◆ 书面任务 A:
照抄下面讲Python线程锁的那段文字,从“Python中有两种锁,一个”到“lock = thread.allocate_lock()”,两头都算在内。

##### 文档段落 #####

Python 线程(二):简单锁实现线程同步

Python中有两种锁,一个锁是原始的锁(原语), 不可重入,而另一种锁则是可重入的锁即递归锁。而是thread模块中,只提供了不可重入的锁,而在threading中则提供这两种锁。

可重入:当一个线程拥有一个锁的使用权后,再次获取锁的使用权时,不会阻塞,会立马得到使用权,则原始锁的话,则不行,会阻塞。

方法一:thead的不可重入锁

  

import thread
import time

lock = thread.allocate_lock()

def Count(id):
    global num;

    while True:
        lock.acquire()
        if num <= 10:
            print "Thread id is : %s     The num is %s\n" % (id, str(num))
            num = num + 1
        else:
            break
        lock.release()
    else:
        thread.exit_thread()

if __name__ == "__main__":
    num = 1
    thread.start_new_thread(Count, ('A',))
    thread.start_new_thread(Count, ('B',))

    time.sleep(5)

##### 所示数据 #####

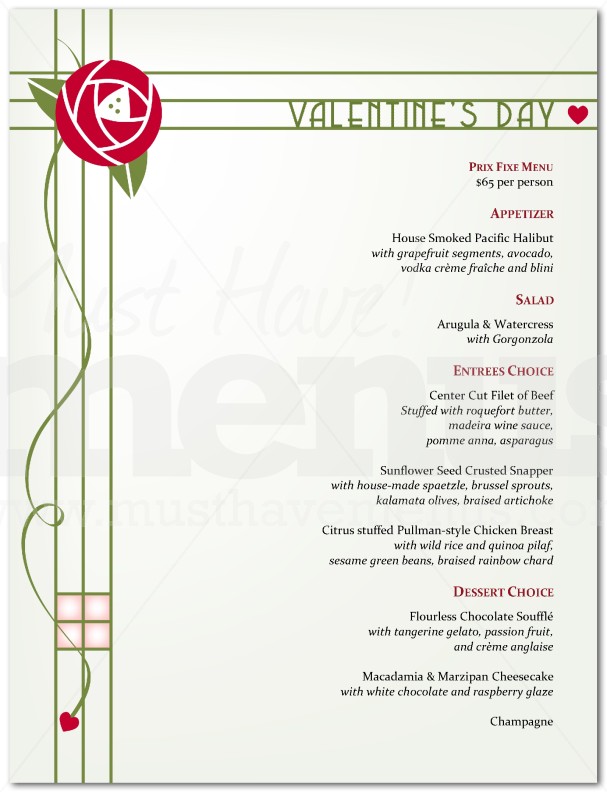 Restaurant Valentine's Menu | page 1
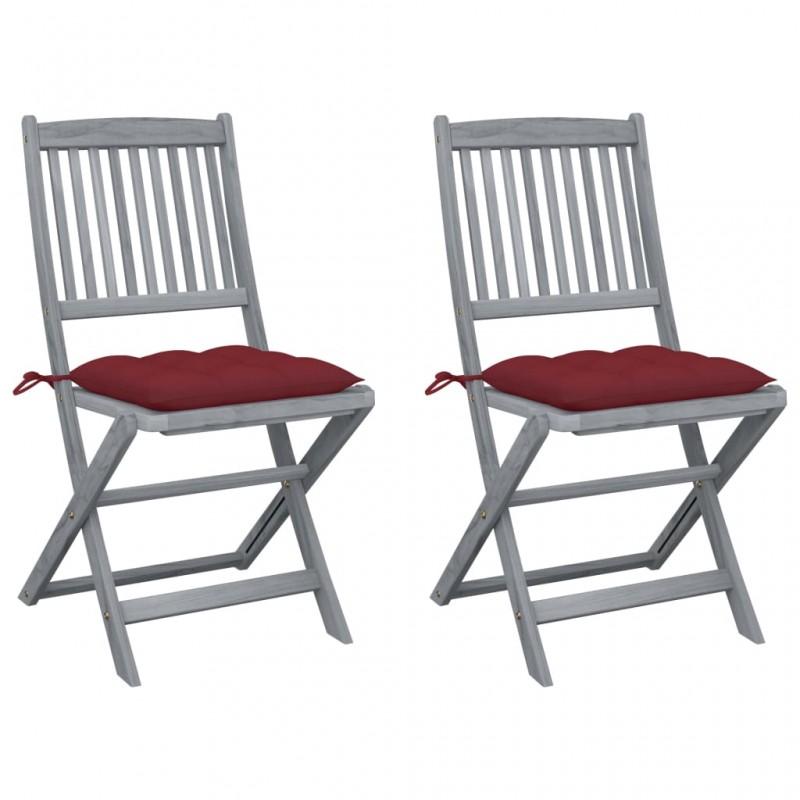 Day and Night - Day and Night Folding Garden Chairs 2 Pcs Cushions Solid Acacia Wood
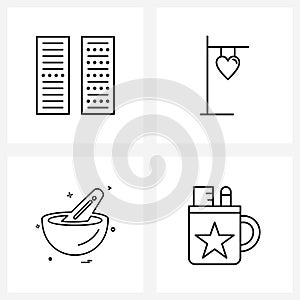 Set of 4 Simple Line Icons for Web and Print such as computer, mixture, board, wedding, pen cup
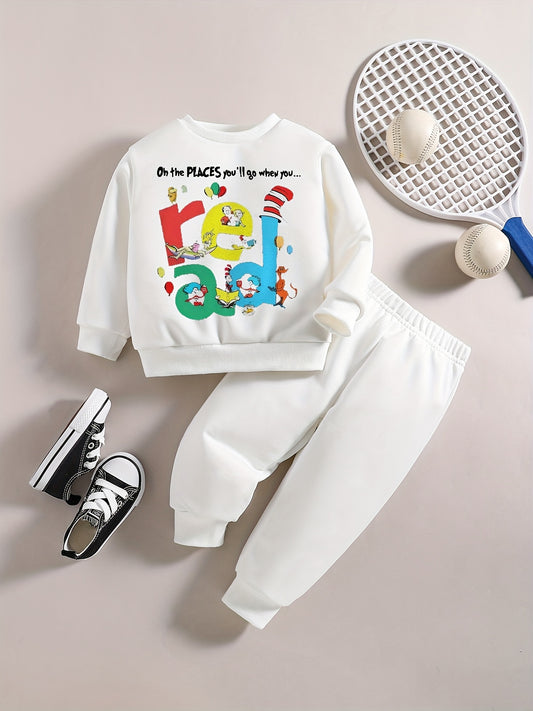 Baby Boy Set Kids Early Educational READ Letter Cartoon Graphic Top Pants Outfit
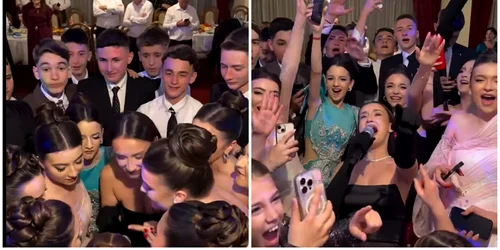 Scandal după un banchet de clasa a VIII-a: elevi surprinși cântând pe versuri nepotrivite vârstei. Alin Dincă, Trooper: „Copiii ăștia sunt după chipul și asemănarea părinților” FOTO: captură video Facebook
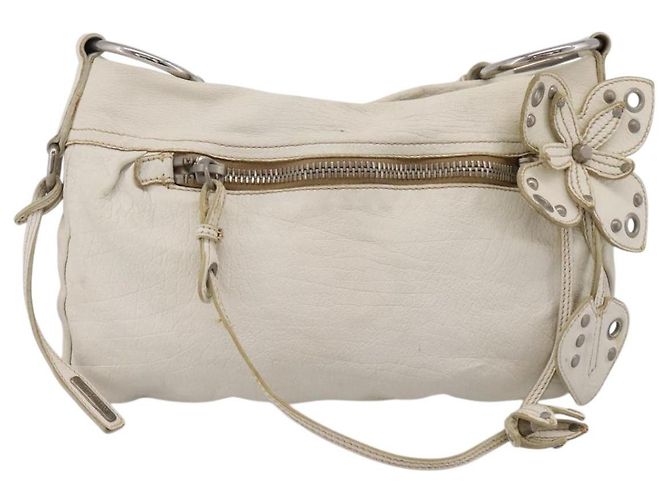 Borsa a spalla Miu Miu in pelle bianca argento Auth 202884A Bianco - vista 13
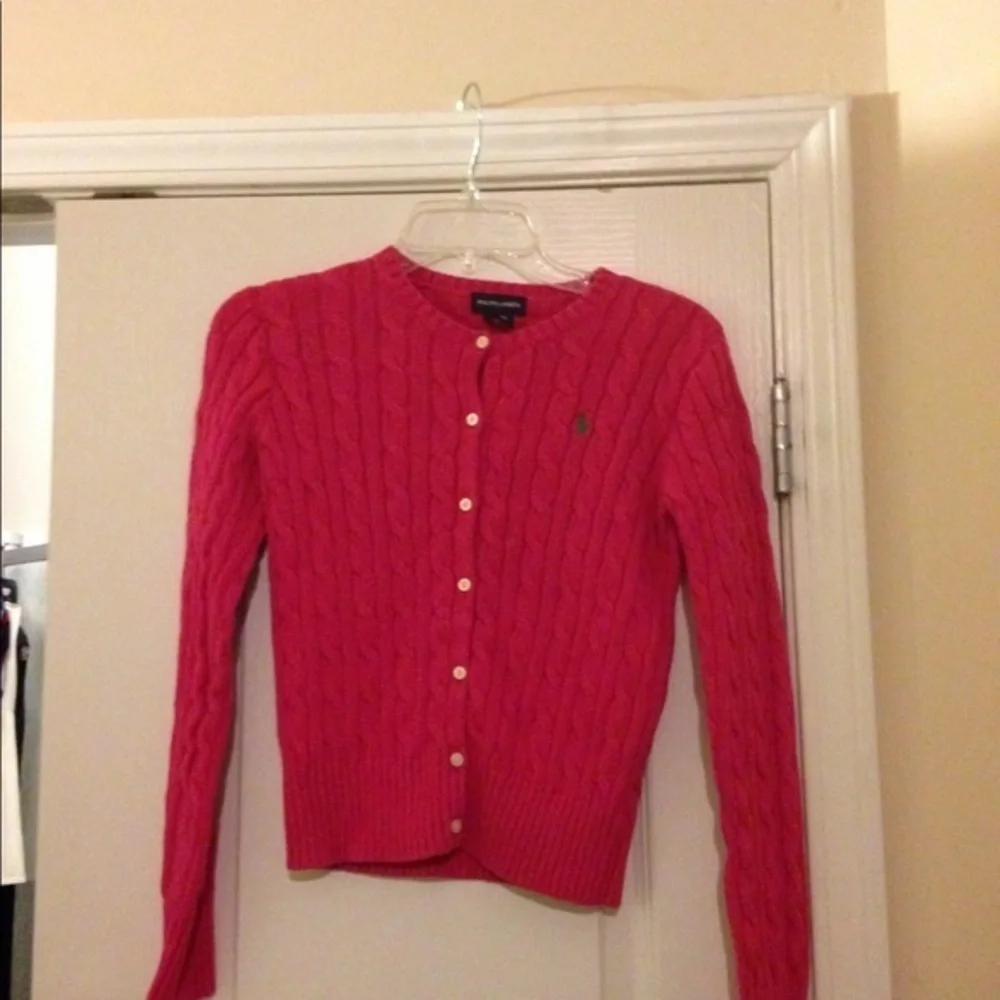 Pink knit Ralph Lauren girls cardigan sweater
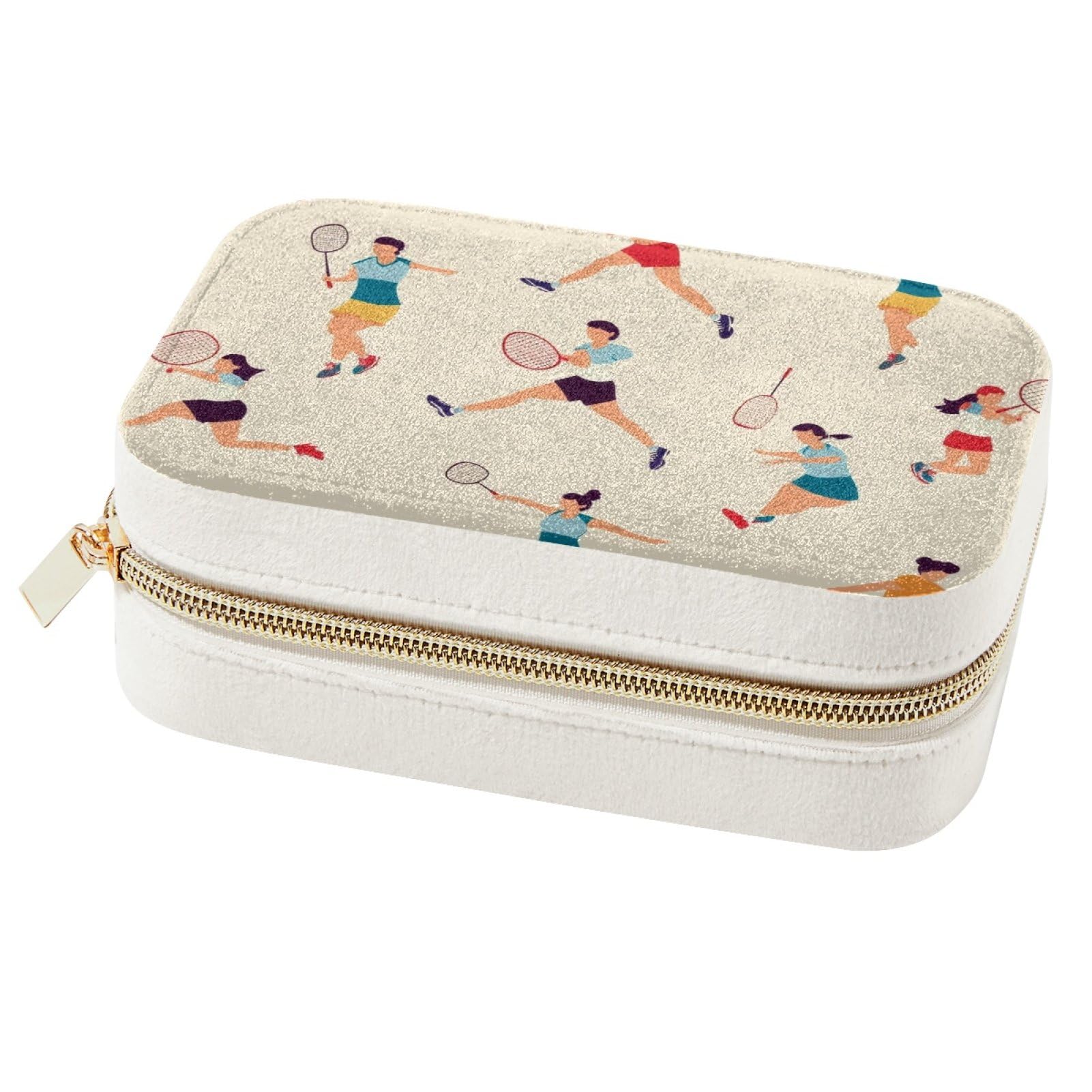 Boîte à bijoux badminton portable cadeau idéal pour joueuse de tennis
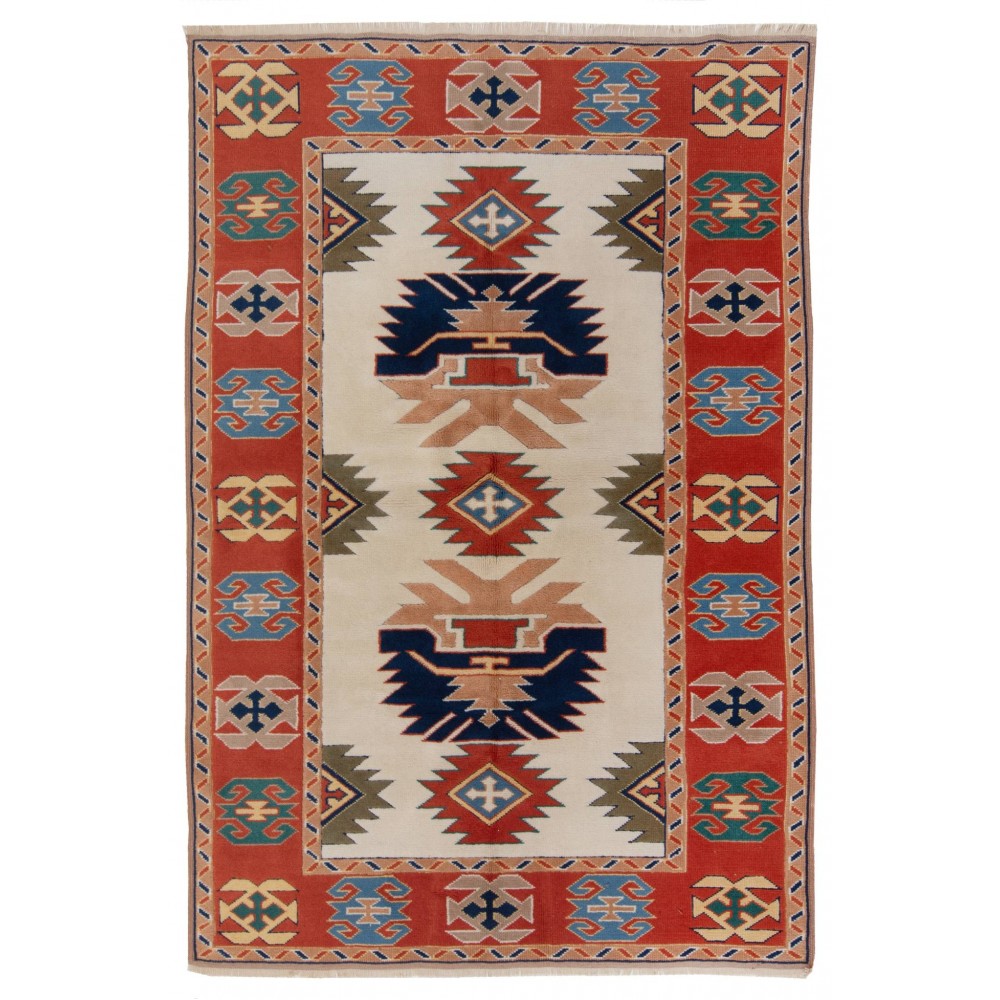 Hand-Knotted Turkish Wool Area Rug in Soft Colors, All Natural Dyes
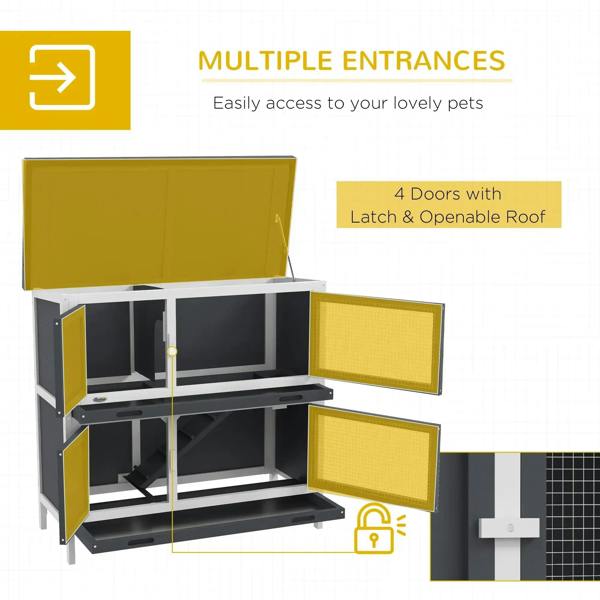 Grey rabbit hutch with multiple entrances and open latched doors for access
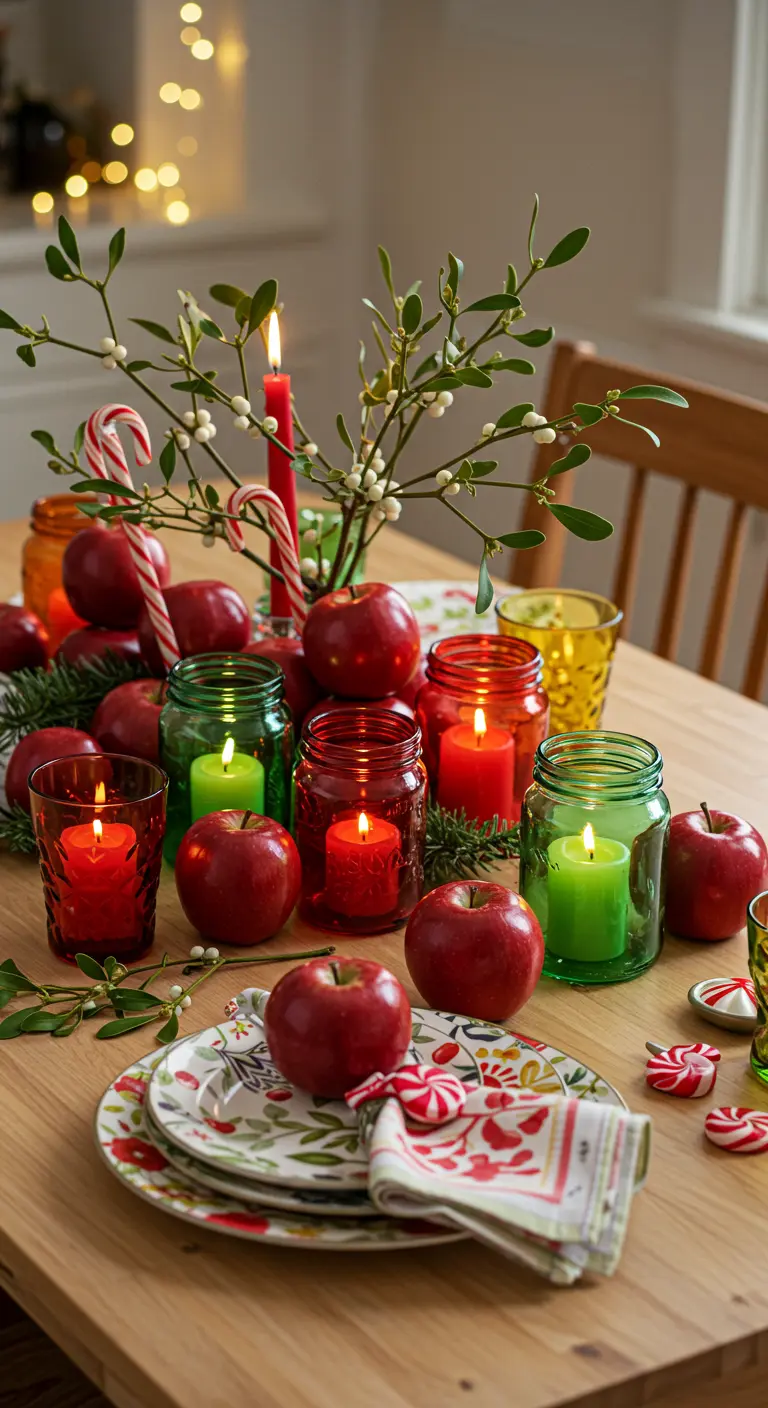 Table décorée de bocaux colorés avec des bougies, des pommes rouges, des sucres d'orge et du gui.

#####

◆ 书面任务 B:
把紧挨在上方的那些行一行不落地原样写出来,答案里不要放图片。

◆ 任务结果 A:
Python中有两种锁,一个锁是原始的锁(原语), 不可重入,而另一种锁则是可重入的锁即递归锁。而是thread模块中,只提供了不可重入的锁,而在threading中则提供这两种锁。

可重入:当一个线程拥有一个锁的使用权后,再次获取锁的使用权时,不会阻塞,会立马得到使用权,则原始锁的话,则不行,会阻塞。

方法一:thead的不可重入锁

  

import thread
import time

lock = thread.allocate_lock()

◆ 任务结果 B:
 Restaurant Valentine's Menu | page 1
 Day and Night - Day and Night Folding Garden Chairs 2 Pcs Cushions Solid Acacia Wood
 Set of 4 Simple Line Icons for Web and Print such as computer, mixture, board, wedding, pen cup
 Baby Boy Set Kids Early Educational READ Letter Cartoon Graphic Top Pants Outfit
 Scandal după un banchet de clasa a VIII-a: elevi surprinși cântând pe versuri nepotrivite vârstei. Alin Dincă, Trooper: „Copiii ăștia sunt după chipul și asemănarea părinților” FOTO: captură video Facebook
 Borsa a spalla Miu Miu in pelle bianca argento Auth 202884A Bianco - vista 13
 Pink knit Ralph Lauren girls cardigan sweater
 Boîte à bijoux badminton portable cadeau idéal pour joueuse de tennis
 Hand-Knotted Turkish Wool Area Rug in Soft Colors, All Natural Dyes
 Grey rabbit hutch with multiple entrances and open latched doors for access
 Table décorée de bocaux colorés avec des bougies, des pommes rouges, des sucres d'orge et du gui.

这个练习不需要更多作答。